I came of age in the peak of the witchey-teen-girl era.
It was post-Satanic panic (I was born in ‘91) and ouija boards were an absolute necessity at sleepovers. So were tarot cards and fortune tellers we made out of pages torn from magazines. I knew one girl1 who claimed she was a Wiccan; we acted in a few children’s theater plays together. She wore a lot of eye liner. She would teach us “spells” backstage and claimed the right mixture of sodas was actually a magic potion that would make boys fall madly in love with us. She drew magical signs on her arms with sharpie before the stage manager angrily made her scrub it off. I thought she was the coolest person I’d ever met.
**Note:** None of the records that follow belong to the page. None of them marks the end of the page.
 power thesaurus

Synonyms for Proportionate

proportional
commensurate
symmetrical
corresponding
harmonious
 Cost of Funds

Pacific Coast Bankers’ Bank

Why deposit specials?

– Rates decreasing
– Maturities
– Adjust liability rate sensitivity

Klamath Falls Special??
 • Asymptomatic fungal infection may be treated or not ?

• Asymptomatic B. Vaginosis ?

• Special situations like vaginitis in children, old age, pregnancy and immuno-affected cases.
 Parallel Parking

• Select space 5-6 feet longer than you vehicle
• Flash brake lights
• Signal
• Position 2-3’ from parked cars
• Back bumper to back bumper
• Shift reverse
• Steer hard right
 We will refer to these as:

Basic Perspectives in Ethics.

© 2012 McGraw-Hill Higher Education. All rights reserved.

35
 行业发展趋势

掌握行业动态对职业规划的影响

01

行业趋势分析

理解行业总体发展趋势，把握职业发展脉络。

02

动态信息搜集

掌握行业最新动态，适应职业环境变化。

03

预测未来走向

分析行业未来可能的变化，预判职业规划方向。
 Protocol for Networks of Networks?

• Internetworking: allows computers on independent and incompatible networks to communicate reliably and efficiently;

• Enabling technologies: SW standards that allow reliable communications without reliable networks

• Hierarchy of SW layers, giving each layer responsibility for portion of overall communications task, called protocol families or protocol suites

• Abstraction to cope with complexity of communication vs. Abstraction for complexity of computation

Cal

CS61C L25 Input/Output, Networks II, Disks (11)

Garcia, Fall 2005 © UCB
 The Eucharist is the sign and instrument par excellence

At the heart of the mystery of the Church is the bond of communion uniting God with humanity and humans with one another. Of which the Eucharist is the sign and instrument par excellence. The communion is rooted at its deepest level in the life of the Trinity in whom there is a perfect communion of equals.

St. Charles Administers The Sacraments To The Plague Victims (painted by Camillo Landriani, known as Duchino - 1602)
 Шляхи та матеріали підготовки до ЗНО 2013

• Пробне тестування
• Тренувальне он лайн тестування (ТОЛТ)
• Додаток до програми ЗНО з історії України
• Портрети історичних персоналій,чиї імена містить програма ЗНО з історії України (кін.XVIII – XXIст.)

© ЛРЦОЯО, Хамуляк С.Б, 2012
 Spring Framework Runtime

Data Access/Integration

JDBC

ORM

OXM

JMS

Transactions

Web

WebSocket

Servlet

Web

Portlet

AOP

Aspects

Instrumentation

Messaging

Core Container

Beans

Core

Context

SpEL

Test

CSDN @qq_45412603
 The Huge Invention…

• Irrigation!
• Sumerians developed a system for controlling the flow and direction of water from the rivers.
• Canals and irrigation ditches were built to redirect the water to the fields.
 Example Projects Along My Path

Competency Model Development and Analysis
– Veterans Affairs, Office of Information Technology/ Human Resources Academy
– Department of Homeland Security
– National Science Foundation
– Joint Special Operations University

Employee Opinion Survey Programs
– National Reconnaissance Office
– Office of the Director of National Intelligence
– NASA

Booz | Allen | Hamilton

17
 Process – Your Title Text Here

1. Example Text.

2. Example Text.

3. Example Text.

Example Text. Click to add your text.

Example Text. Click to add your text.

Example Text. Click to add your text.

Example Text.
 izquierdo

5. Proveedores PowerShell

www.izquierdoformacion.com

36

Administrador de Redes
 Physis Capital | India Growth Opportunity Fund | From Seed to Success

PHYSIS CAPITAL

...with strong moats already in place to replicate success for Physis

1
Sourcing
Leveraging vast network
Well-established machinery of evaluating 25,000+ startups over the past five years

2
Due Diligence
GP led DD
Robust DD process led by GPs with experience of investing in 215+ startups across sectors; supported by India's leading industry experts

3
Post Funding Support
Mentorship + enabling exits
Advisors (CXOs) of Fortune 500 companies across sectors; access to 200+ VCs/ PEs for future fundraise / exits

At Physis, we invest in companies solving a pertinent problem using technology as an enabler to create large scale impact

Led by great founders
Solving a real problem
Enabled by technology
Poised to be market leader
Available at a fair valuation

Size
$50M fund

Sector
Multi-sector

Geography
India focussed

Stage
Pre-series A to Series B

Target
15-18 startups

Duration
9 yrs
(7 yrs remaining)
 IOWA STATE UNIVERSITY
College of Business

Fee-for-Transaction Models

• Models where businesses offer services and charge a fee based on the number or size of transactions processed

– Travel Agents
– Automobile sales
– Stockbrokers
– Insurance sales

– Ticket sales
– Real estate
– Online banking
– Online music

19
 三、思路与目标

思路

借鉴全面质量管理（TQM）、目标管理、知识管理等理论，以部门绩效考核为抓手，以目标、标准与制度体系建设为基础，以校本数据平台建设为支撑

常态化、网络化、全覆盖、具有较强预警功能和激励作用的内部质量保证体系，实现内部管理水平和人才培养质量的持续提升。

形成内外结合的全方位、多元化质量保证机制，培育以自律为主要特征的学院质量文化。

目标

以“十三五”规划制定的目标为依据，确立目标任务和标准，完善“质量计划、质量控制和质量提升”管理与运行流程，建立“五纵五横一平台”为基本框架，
This was, to the dismay of many puritans, not because of Harry Potter but because we were seeking small forms of power in a world where 11-year-old girls have very little. Looking back, it’s kind of funny how ridiculous we were being. But it’s also not funny at all. Catholics get a weird rap for praying in front of femurs and having licensed exorcists and celebrating the seasons and sprinkling holy water around our houses but we do not mess with the actual Occult. The line between the two (spirituality and Occult) can feel thin, but it’s actually firm.
I’ve been struck lately by how superstitious some of us (it’s me; hi, I’m the problem it’s me) can become about prayer if we’re not careful.
There was a time in my life where I believed novenas could solve anything in the world. Novenas, if you’re unfamiliar, are (usually) 9- or 54-day prayer recitations for specific purposes. For instance, there’s the St. Anne novena, which is a specific prayer for finding a spouse. There’s the St. Andrew novena, a set of prayers leading up to Christmas that you say fifteen times a day. There’s the Undoer of Knots novena, which you’re supposed to bring your most difficult problems to.
I loved a novena. My love for the saints has always been one of the strongest parts of my Catholicism, and I picture myself as that little kid just going “Mom? Mom? Mom?”
However, this past year, I was asked to do a novena for an intention for a friend. This is a very good, holy friend who is much closer to sainthood than I. I agreed, but every time I would sit down to do the prayer, I felt this weird curdling in my stomach. Are we, like, attempting an incantation? I kinda-sorta wondered. It felt like I was being told to say these specific words, in this specific order, and I would get this specific outcome. Like it was a cheat code to achieving the “best” possible outcome. Almost like the shooka-shooka-shooka magic we would whisper backstage, hoping the cool Wiccan girl would be our friend.